Data shown -
....

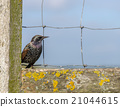 Bird on a fence 21044615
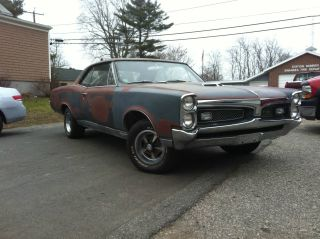 1967 Pontiac Gto Restoration Project: Very Solid And Straight Car photo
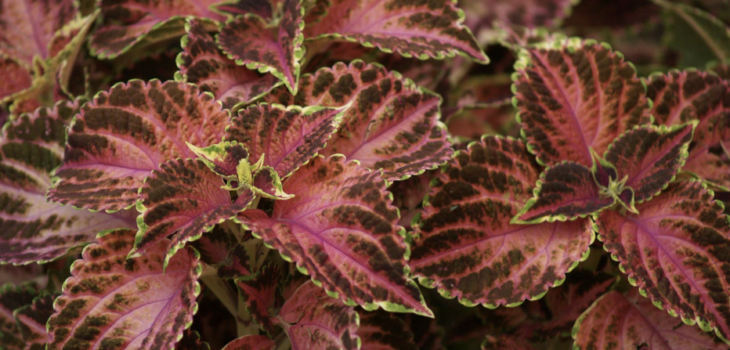 Planted to Bloom: Your Quick Guide to Planting Coleus Plants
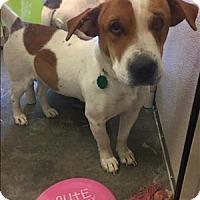 Adopt A Pet :: Buffy - Neosho, MO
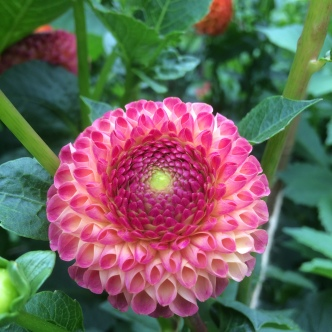 Dahlia Burlesca, British Seasonal Flowers Grown at Swan Cottage Flowers by Zoe and Neil Woodward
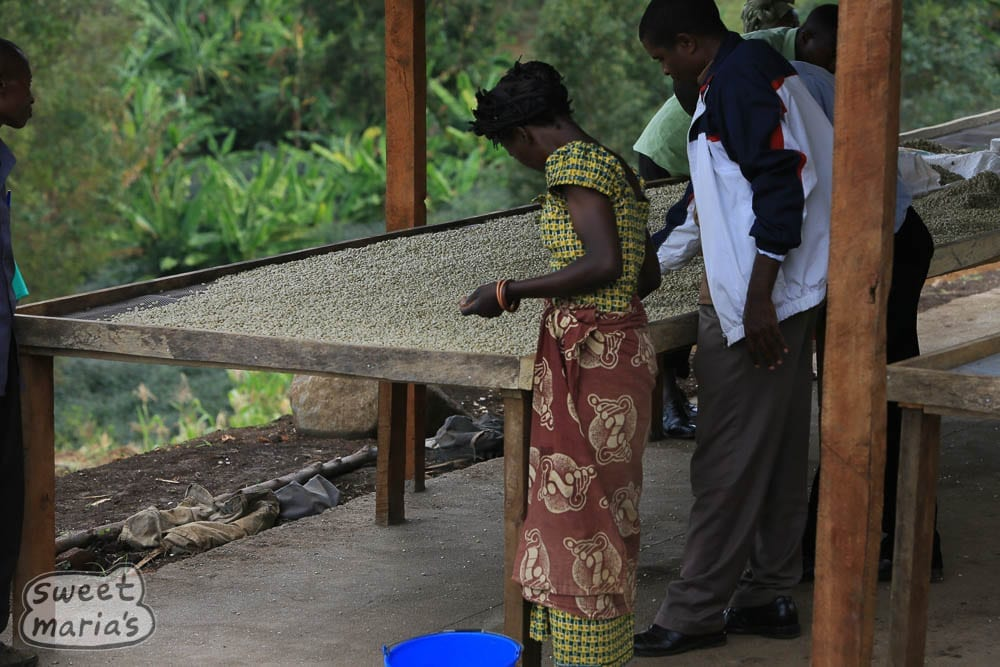 Sorting coffee, Congo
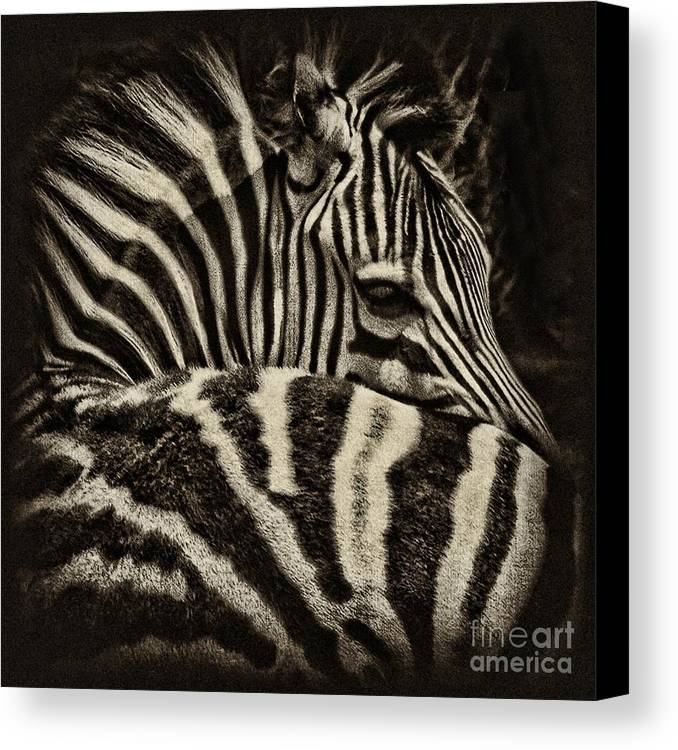 Zebra Canvas Print featuring the photograph Comfort by Andrew Paranavitana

....

Assigned task - I'd like the records above given again exactly, please, without the pictures.

Problem solution -
 Bird on a fence 21044615
 1967 Pontiac Gto Restoration Project: Very Solid And Straight Car photo
 Planted to Bloom: Your Quick Guide to Planting Coleus Plants
 Adopt A Pet :: Buffy - Neosho, MO
 Dahlia Burlesca, British Seasonal Flowers Grown at Swan Cottage Flowers by Zoe and Neil Woodward
 Sorting coffee, Congo
 Zebra Canvas Print featuring the photograph Comfort by Andrew Paranavitana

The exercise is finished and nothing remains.